Please give the data below again in full, exactly as it stands.

Items from a data source:
========================================================================
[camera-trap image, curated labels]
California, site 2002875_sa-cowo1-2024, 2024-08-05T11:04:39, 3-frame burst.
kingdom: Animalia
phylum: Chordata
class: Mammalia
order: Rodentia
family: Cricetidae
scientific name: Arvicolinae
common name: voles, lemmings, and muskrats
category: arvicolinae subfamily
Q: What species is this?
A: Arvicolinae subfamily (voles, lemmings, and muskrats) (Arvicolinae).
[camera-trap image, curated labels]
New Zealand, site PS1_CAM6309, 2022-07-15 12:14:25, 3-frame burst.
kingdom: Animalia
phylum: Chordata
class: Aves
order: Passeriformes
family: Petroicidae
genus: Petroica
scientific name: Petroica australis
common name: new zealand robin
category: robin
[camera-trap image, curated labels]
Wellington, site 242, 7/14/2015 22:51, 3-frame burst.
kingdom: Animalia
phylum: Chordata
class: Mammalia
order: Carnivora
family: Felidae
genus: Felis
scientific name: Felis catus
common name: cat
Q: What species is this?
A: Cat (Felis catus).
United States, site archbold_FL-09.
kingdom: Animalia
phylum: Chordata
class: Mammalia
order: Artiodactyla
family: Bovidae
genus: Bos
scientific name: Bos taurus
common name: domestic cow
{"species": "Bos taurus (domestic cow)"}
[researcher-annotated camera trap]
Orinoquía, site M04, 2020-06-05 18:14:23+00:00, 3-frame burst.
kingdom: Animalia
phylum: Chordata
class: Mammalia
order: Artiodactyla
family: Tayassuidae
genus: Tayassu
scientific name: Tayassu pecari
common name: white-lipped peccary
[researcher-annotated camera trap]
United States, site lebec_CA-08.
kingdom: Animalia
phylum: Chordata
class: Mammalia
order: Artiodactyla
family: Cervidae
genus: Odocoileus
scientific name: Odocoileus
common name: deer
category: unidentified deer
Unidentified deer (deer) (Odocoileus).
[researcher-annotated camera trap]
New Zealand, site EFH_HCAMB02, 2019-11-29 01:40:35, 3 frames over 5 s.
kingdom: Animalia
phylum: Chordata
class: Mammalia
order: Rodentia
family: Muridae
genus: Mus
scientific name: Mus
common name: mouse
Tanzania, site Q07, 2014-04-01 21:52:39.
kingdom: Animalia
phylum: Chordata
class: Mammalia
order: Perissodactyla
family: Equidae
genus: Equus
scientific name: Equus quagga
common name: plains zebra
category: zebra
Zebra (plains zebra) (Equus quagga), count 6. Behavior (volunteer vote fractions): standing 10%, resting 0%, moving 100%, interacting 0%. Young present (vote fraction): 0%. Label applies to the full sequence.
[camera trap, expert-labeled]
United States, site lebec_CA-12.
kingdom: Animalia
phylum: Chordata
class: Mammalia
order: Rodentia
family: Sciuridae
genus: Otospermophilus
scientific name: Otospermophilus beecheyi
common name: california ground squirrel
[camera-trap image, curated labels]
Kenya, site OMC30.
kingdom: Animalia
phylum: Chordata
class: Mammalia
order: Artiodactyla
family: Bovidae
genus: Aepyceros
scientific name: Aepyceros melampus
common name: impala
========================================================================
> _Written answer_:
[camera-trap image, curated labels]
California, site 2002875_sa-cowo1-2024, 2024-08-05T11:04:39, 3-frame burst.
kingdom: Animalia
phylum: Chordata
class: Mammalia
order: Rodentia
family: Cricetidae
scientific name: Arvicolinae
common name: voles, lemmings, and muskrats
category: arvicolinae subfamily
Q: What species is this?
A: Arvicolinae subfamily (voles, lemmings, and muskrats) (Arvicolinae).
[camera-trap image, curated labels]
New Zealand, site PS1_CAM6309, 2022-07-15 12:14:25, 3-frame burst.
kingdom: Animalia
phylum: Chordata
class: Aves
order: Passeriformes
family: Petroicidae
genus: Petroica
scientific name: Petroica australis
common name: new zealand robin
category: robin
[camera-trap image, curated labels]
Wellington, site 242, 7/14/2015 22:51, 3-frame burst.
kingdom: Animalia
phylum: Chordata
class: Mammalia
order: Carnivora
family: Felidae
genus: Felis
scientific name: Felis catus
common name: cat
Q: What species is this?
A: Cat (Felis catus).
United States, site archbold_FL-09.
kingdom: Animalia
phylum: Chordata
class: Mammalia
order: Artiodactyla
family: Bovidae
genus: Bos
scientific name: Bos taurus
common name: domestic cow
{"species": "Bos taurus (domestic cow)"}
[researcher-annotated camera trap]
Orinoquía, site M04, 2020-06-05 18:14:23+00:00, 3-frame burst.
kingdom: Animalia
phylum: Chordata
class: Mammalia
order: Artiodactyla
family: Tayassuidae
genus: Tayassu
scientific name: Tayassu pecari
common name: white-lipped peccary
[researcher-annotated camera trap]
United States, site lebec_CA-08.
kingdom: Animalia
phylum: Chordata
class: Mammalia
order: Artiodactyla
family: Cervidae
genus: Odocoileus
scientific name: Odocoileus
common name: deer
category: unidentified deer
Unidentified deer (deer) (Odocoileus).
[researcher-annotated camera trap]
New Zealand, site EFH_HCAMB02, 2019-11-29 01:40:35, 3 frames over 5 s.
kingdom: Animalia
phylum: Chordata
class: Mammalia
order: Rodentia
family: Muridae
genus: Mus
scientific name: Mus
common name: mouse
Tanzania, site Q07, 2014-04-01 21:52:39.
kingdom: Animalia
phylum: Chordata
class: Mammalia
order: Perissodactyla
family: Equidae
genus: Equus
scientific name: Equus quagga
common name: plains zebra
category: zebra
Zebra (plains zebra) (Equus quagga), count 6. Behavior (volunteer vote fractions): standing 10%, resting 0%, moving 100%, interacting 0%. Young present (vote fraction): 0%. Label applies to the full sequence.
[camera trap, expert-labeled]
United States, site lebec_CA-12.
kingdom: Animalia
phylum: Chordata
class: Mammalia
order: Rodentia
family: Sciuridae
genus: Otospermophilus
scientific name: Otospermophilus beecheyi
common name: california ground squirrel
[camera-trap image, curated labels]
Kenya, site OMC30.
kingdom: Animalia
phylum: Chordata
class: Mammalia
order: Artiodactyla
family: Bovidae
genus: Aepyceros
scientific name: Aepyceros melampus
common name: impala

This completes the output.